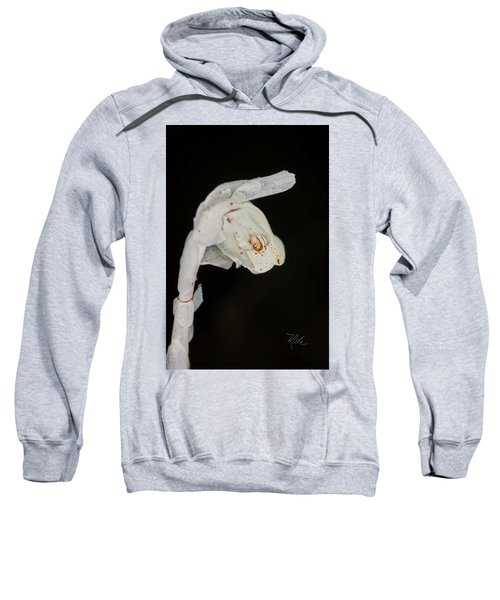 Indian Pipe Rabbit Head Sweatshirt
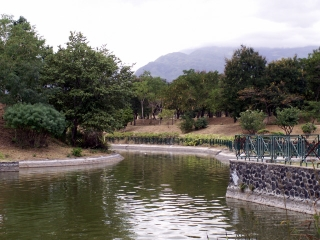 Parc boisé Ville du Port.
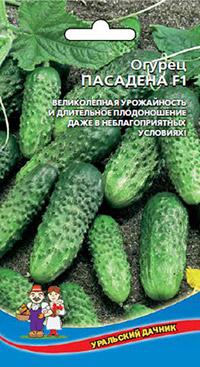 Устойчивые к болезням огурцы: Пасадена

About this exercise
Without the pictures, repeat exactly the lines running from the line containing "Parc boisé Ville du Port." through the end of the data, both ends included.

Result
 Parc boisé Ville du Port.
 Устойчивые к болезням огурцы: Пасадена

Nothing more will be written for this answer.